Tunneling into Multiwalled Carbon Nanotubes: Coulomb Blockade and Fano Resonance
W. Yi, L. Lu, H. Hu, Z. W. Pan, S. Xie

TL;DR
This paper investigates tunneling into multiwalled carbon nanotubes, revealing Coulomb blockade effects and Fano resonance phenomena through spectroscopic measurements and theoretical analysis.
Contribution
It provides the first detailed experimental observation of Coulomb interactions and Fano resonance in MWNT tunneling, supported by numerical fitting to quantum-fluctuation theory.
Findings
Strong zero-bias suppression of TDOS due to Coulomb interactions
Asymmetric conductance anomaly near zero bias
Fano resonance observed in strong tunneling regime
Abstract
Tunneling spectroscopy measurements of single tunnel junctions formed between multiwalled carbon nanotubes (MWNTs) and a normal metal are reported.

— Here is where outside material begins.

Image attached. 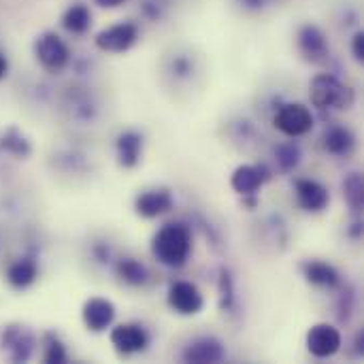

Intrinsic Coulomb interactions in the MWNTs give rise to a strong zero-bias suppression of a tunneling density of states (TDOS) that can be fitted numerically to the environmental quantum-fluctuation (EQF) theory. An asymmetric conductance anomaly near zero bias is found at low temperatures and interpreted as Fano resonance in the strong tunneling regime.